Short exercise 1: Duplicate the passage of the UAW strike article from "UAW hits Detroit" up to and including "action in decades.".
Short exercise 2: Write the next part of the news story on the UAW strike against the Detroit Three, starting after its final paragraph.

Text passage:
UAW hits Detroit Three automakers with first simultaneous strike

DETROIT, Sept 15 (Reuters) – The United Auto Workers union launched simultaneous strikes at three factories owned by General Motors (GM.N), Ford Motor (F.N) and Chrysler parent Stellantis NV (STLAM.MI) on Friday, kicking off the most ambitious U.S. industrial labor action in decades.

The walkouts at the Detroit Three will halt production of the Ford Bronco, Jeep Wrangler and Chevrolet Colorado pickup truck, along with other popular models, though the action was smaller than some expected.

“For the first time in our history we will strike all three of the Big Three,” UAW President Shawn Fain said, adding that the union will hold off more costly company-wide strikes for now, but all options are open if new contracts are not agreed.

The action caps weeks of clashes between Fain and Detroit Three executives over union demands for a bigger share of profits generated by combustion trucks, and stronger job security as automakers shift to electric vehicles.

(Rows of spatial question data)
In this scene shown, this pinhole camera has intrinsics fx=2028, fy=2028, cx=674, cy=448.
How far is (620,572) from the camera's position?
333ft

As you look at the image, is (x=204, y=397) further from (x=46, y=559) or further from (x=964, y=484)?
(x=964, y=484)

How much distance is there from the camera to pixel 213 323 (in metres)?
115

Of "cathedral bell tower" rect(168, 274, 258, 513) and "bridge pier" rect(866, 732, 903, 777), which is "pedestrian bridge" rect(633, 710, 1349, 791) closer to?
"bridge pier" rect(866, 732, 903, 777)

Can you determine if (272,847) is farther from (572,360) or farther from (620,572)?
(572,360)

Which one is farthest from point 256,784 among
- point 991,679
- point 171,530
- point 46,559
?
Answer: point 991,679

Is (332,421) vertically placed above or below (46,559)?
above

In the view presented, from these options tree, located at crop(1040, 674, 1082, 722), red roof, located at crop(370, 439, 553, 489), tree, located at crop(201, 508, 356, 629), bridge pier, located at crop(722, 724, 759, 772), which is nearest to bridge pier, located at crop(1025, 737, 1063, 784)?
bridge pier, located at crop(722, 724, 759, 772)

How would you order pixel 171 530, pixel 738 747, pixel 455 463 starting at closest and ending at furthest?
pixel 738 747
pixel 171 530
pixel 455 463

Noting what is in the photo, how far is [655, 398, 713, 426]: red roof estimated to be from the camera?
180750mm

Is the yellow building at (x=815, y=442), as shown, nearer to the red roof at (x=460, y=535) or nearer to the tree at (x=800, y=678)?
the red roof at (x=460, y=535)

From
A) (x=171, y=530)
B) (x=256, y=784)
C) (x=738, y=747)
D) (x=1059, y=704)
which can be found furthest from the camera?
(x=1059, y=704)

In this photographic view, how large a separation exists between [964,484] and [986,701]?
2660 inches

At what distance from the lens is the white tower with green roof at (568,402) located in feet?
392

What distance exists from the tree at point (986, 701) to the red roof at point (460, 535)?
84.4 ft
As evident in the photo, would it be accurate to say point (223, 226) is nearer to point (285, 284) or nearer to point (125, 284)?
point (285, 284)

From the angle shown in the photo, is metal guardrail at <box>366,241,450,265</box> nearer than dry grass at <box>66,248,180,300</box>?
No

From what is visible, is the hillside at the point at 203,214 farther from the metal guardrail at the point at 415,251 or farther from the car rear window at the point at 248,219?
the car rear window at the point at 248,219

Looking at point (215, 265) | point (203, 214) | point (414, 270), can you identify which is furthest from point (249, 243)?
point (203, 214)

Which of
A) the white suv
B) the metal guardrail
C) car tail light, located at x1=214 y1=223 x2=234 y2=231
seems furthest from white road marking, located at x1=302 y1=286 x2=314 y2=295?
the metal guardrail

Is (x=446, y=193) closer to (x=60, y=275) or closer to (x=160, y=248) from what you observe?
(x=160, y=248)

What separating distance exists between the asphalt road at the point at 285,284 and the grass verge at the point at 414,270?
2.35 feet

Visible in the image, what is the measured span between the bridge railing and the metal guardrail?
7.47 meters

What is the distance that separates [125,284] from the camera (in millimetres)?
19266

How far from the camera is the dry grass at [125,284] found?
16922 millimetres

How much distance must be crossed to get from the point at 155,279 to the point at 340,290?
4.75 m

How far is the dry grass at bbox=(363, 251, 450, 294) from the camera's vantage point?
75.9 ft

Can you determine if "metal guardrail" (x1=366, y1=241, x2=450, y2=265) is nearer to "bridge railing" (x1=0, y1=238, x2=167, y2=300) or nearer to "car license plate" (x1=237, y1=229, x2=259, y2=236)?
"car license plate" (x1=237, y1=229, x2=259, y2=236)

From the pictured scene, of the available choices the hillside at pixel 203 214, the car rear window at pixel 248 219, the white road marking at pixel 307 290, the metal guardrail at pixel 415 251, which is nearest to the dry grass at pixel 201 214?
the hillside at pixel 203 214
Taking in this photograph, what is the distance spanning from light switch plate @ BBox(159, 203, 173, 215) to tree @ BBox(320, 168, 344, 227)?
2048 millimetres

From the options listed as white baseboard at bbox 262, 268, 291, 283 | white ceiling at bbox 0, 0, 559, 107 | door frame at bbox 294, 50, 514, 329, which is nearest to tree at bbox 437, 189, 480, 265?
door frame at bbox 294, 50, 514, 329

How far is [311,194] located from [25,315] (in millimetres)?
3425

Written response 1:
UAW hits Detroit Three automakers with first simultaneous strike

DETROIT, Sept 15 (Reuters) – The United Auto Workers union launched simultaneous strikes at three factories owned by General Motors (GM.N), Ford Motor (F.N) and Chrysler parent Stellantis NV (STLAM.MI) on Friday, kicking off the most ambitious U.S. industrial labor action in decades.

Written response 2:
The automakers’ previous contract expired at 11:59 p.m. EDT on Thursday, and there will be no negotiations on Friday, the UAW said.

Executives say the union’s asks would make the automakers uncompetitive against other nonunion rivals. “We still have a ways to go with the offer they put on the table last night,” said GM CEO Mary Barra on “CBS This Morning” on Friday.

President Joe Biden, who faces re-election next year, has called for a deal. Biden will address the strike later on Friday, the White House said.

The strikes involving a combined 12,700 workers will take place at assembly plants operated by Ford in Wayne, Michigan; GM (GM.N) in Wentzville, Missouri; and Stellantis’ (STLAM.MI) Jeep brand in Toledo, Ohio. Those plants are critical to the production of some of the automakers’ most profitable vehicles.

Friday’s walkout was smaller than some analysts expected.

“This is more of a symbolic strike than an actual damaging one,” said Sam Fiorani, a production forecaster at Auto Forecast Solutions, who added that he had expected more in the strike’s first wave. “If the negotiations don’t go in a direction that Fain thinks is positive, we can fully expect a larger strike coming in a week or two.”

Targeted walkouts could limit the cost of strike pay to the UAW, which has an $825 million strike fund. This pales compared with the billions the automakers have built up thanks to robust profits from the trucks and SUVs UAW members build.

Stellantis has more than 90 days’ worth of Jeeps in stock, and has been building SUVs and trucks on overtime, according to Cox Automotive data. But a week-long shutdown at the Toledo Jeep plant could cut revenue by more than $380 million, based on Stellantis financial reports.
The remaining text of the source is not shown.